Retype the whole listing below exactly, keeping every picture out of it.

---

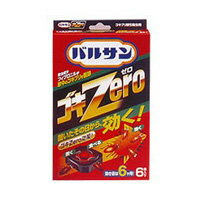 ゴキZeroは一度ベイト(えさ)を食べたゴキブリを速効的に駆除ライオン バルサン ゴキZero 1...
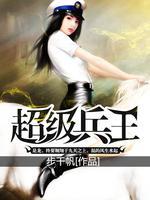 超級兵王最新章節 _步千帆超級兵王免費閱讀-縱橫中文網手機版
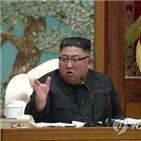 북한,중국,조치,수도,비극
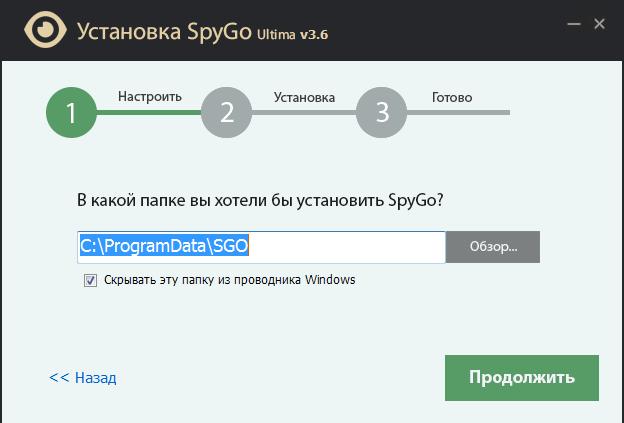 Установка SpyGo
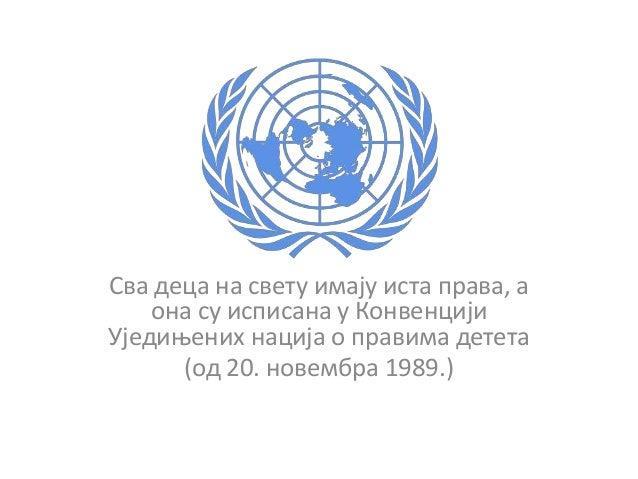 Сва деца на свету имају иста права, а она су исписана у Конвенцији Уједињених нација о правима детета (од 20. новембра 198...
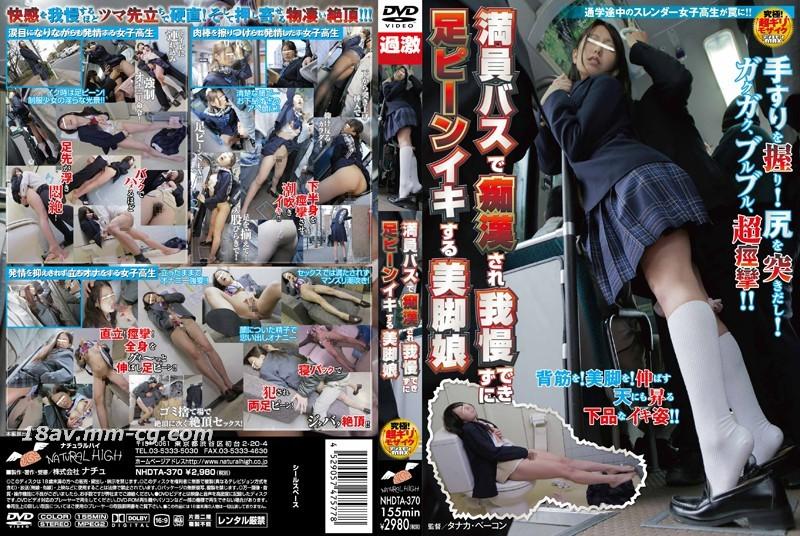[中文]在擁擠公車裡被癡漢而無法忍耐,腳會用力伸直的美腿女生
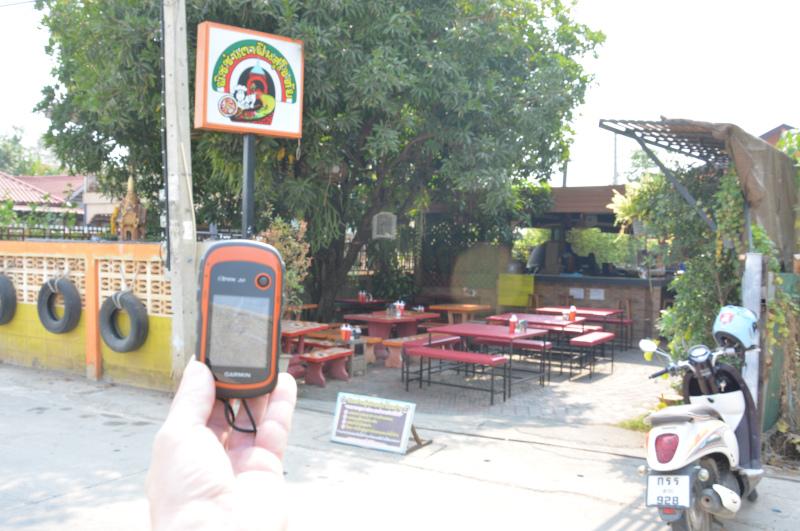 Mit Garmin GPS  Navigations- Gerät und openstreetmap- Basiskarte ein Pizza-Restaurant entdecken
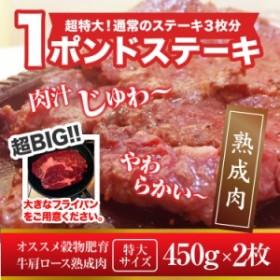 クーポン使える! 肉 450g×2枚 ビッグ熟成牛!1ポンドステーキ!穀物肥育牛・肩ロースステーキ/ロースステーキ/ステーキ/冷凍A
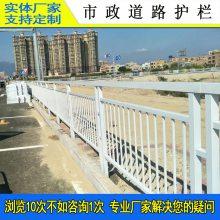 钢质方管马路护栏厂家 广州桥梁道路隔离栏杆 东莞交通防撞护栏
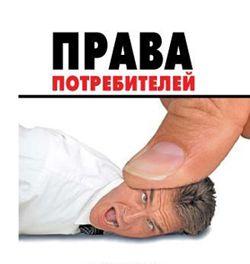В Днепропетровске появятся приемные по защите прав потребителей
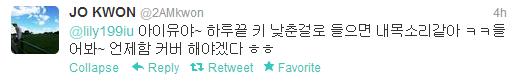 [Twitter] IU tweet à ses fans et Jo Kwon tweet IU  Tvipx10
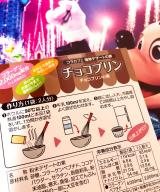 コラーゲン専門店の ぷるぷるスイーツ♪♪毎日コラカフェ☆の画像(2枚目)
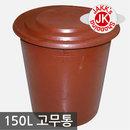 고무통 중 150L 고무다라이/김치통 쓰레기통 분리수거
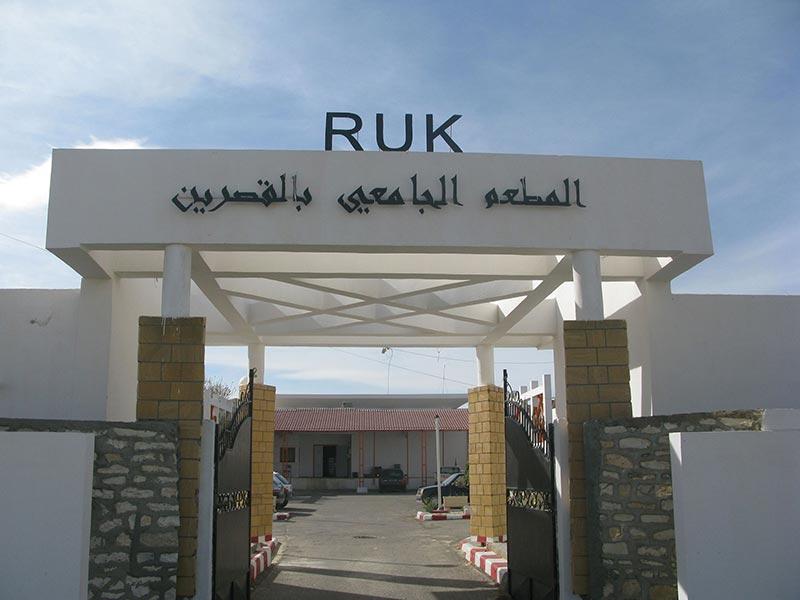 ruk-010618-2.jpg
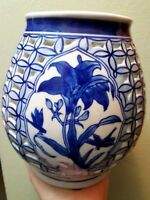 Chinese Blue & White Lattice open style Porcelain Vase, signed Vintage Lilies
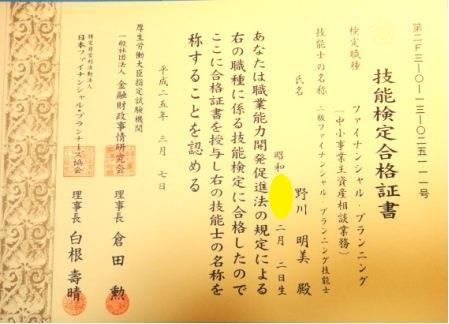 001_20130309201319.jpg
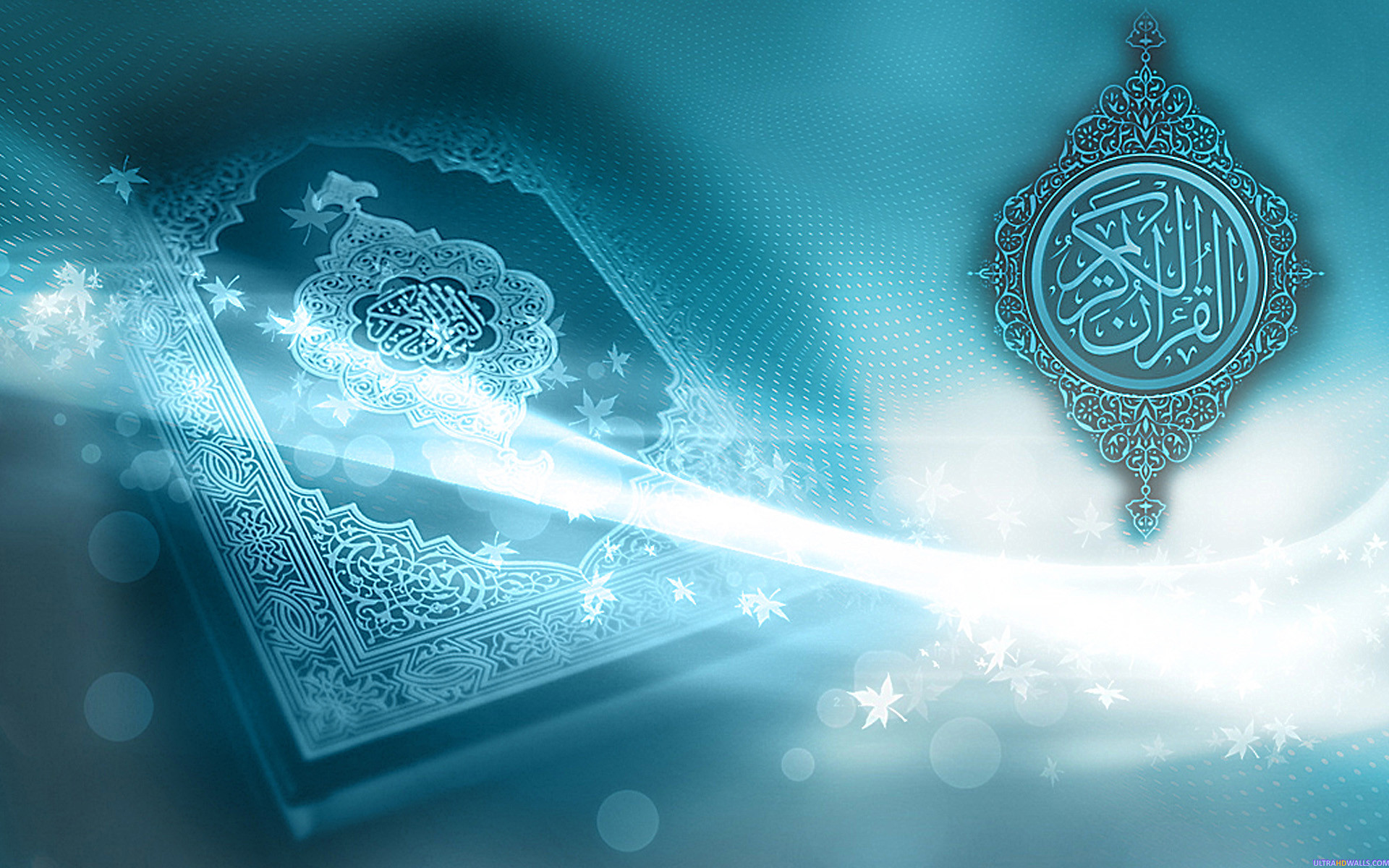 http://getwallpapers.com/wallpaper/full/b/7/2/1051491-free-download-quran-wallpaper-1920x1200.jpg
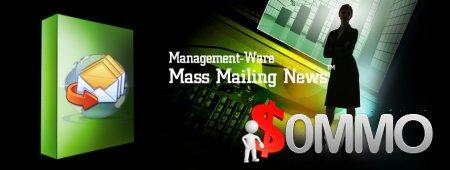Mass Mailing News 2.2.10 Enterprise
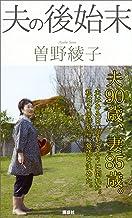 表紙: 夫の後始末 | 曽野綾子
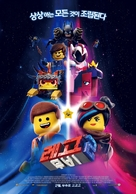 The Lego Movie 2: The Second Part - South Korean Movie Poster (xs thumbnail)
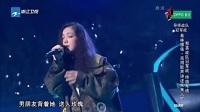 中国新歌声 2017 希林娜依·高《她来听我的演唱会》170915 中国新歌声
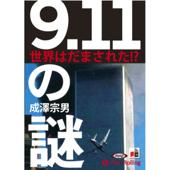 9.11の謎 世界はだまされた!?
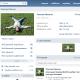 Сайт «ВКонтакте» перевели на чувашский язык (фото) чувашский язык социальная сеть ВКонтакте
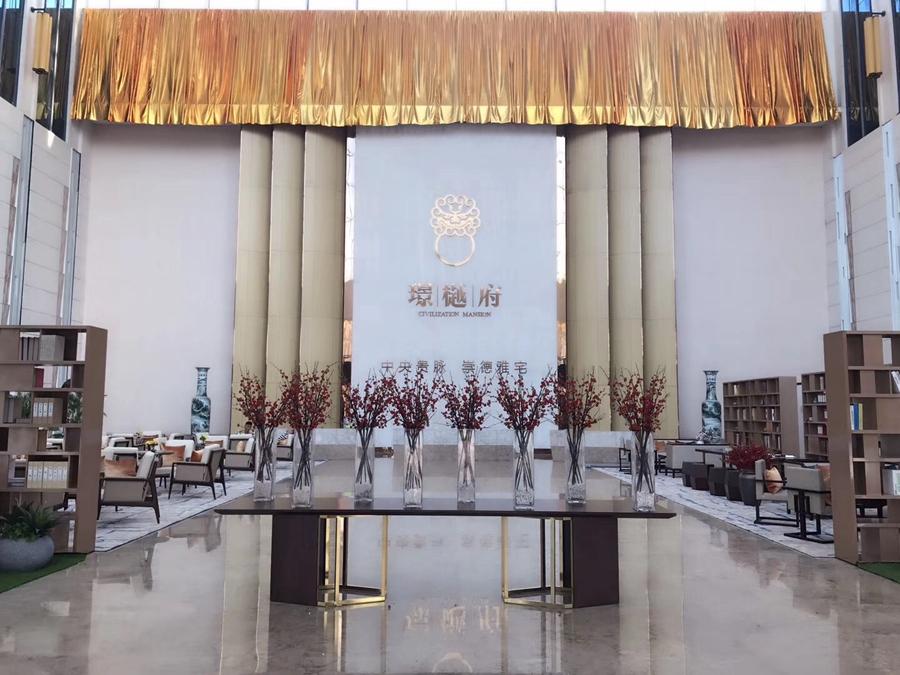 河北迁安璟樾府售楼部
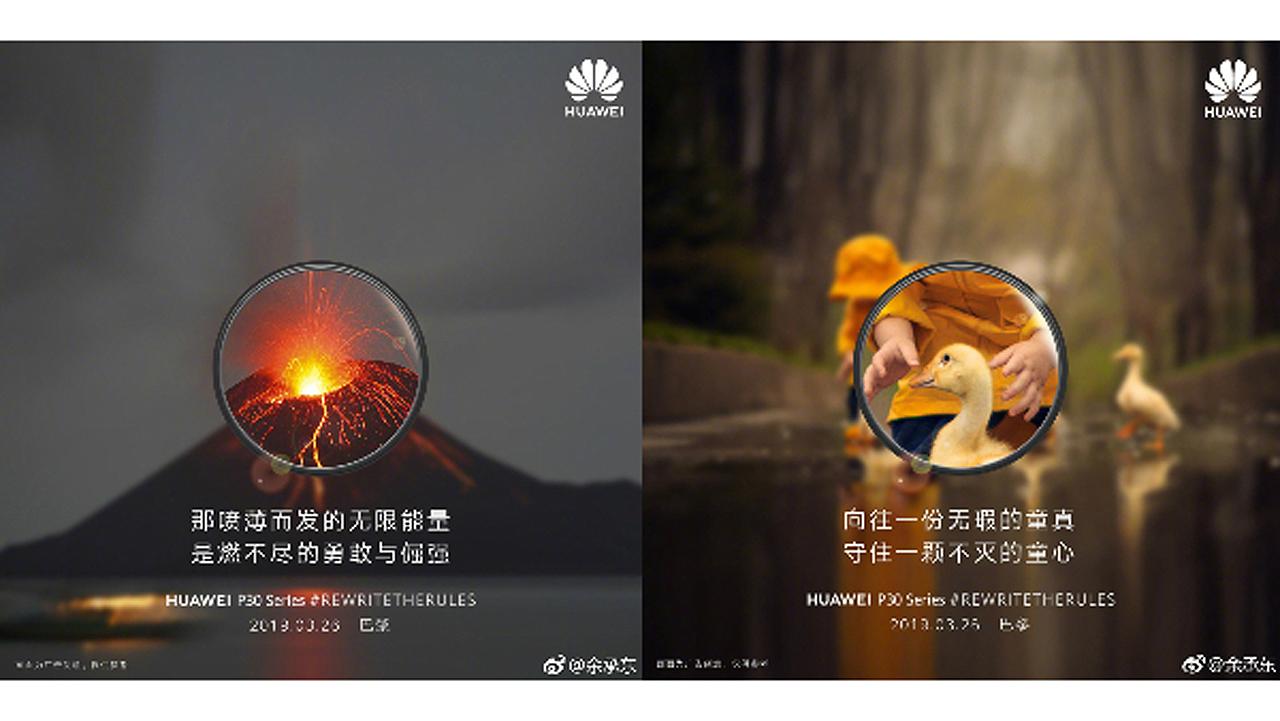 La campaña de Huawei P30 ni siquiera se tomó con la cámara del teléfono
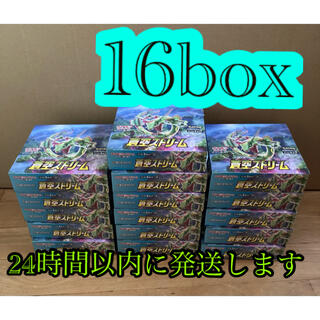 ポケモン(ポケモン)の【16box】蒼空ストリーム ポケモンカード(Box/デッキ/パック)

---

» **EXPECTED OUTPUT**:
 ゴキZeroは一度ベイト(えさ)を食べたゴキブリを速効的に駆除ライオン バルサン ゴキZero 1...
 超級兵王最新章節 _步千帆超級兵王免費閱讀-縱橫中文網手機版
 북한,중국,조치,수도,비극
 Установка SpyGo
 Сва деца на свету имају иста права, а она су исписана у Конвенцији Уједињених нација о правима детета (од 20. новембра 198...
[中文]在擁擠公車裡被癡漢而無法忍耐,腳會用力伸直的美腿女生
 Mit Garmin GPS  Navigations- Gerät und openstreetmap- Basiskarte ein Pizza-Restaurant entdecken
 クーポン使える! 肉 450g×2枚 ビッグ熟成牛!1ポンドステーキ!穀物肥育牛・肩ロースステーキ/ロースステーキ/ステーキ/冷凍A
 钢质方管马路护栏厂家 广州桥梁道路隔离栏杆 东莞交通防撞护栏
В Днепропетровске появятся приемные по защите прав потребителей
 [Twitter] IU tweet à ses fans et Jo Kwon tweet IU  Tvipx10
 コラーゲン専門店の ぷるぷるスイーツ♪♪毎日コラカフェ☆の画像(2枚目)
 고무통 중 150L 고무다라이/김치통 쓰레기통 분리수거
 ruk-010618-2.jpg
 Chinese Blue & White Lattice open style Porcelain Vase, signed Vintage Lilies
 001_20130309201319.jpg
 http://getwallpapers.com/wallpaper/full/b/7/2/1051491-free-download-quran-wallpaper-1920x1200.jpg
Mass Mailing News 2.2.10 Enterprise
 表紙: 夫の後始末 | 曽野綾子
 The Lego Movie 2: The Second Part - South Korean Movie Poster (xs thumbnail)
 中国新歌声 2017 希林娜依·高《她来听我的演唱会》170915 中国新歌声
 9.11の謎 世界はだまされた!?
 Сайт «ВКонтакте» перевели на чувашский язык (фото) чувашский язык социальная сеть ВКонтакте
 河北迁安璟樾府售楼部
 La campaña de Huawei P30 ni siquiera se tomó con la cámara del teléfono
 ポケモン(ポケモン)の【16box】蒼空ストリーム ポケモンカード(Box/デッキ/パック)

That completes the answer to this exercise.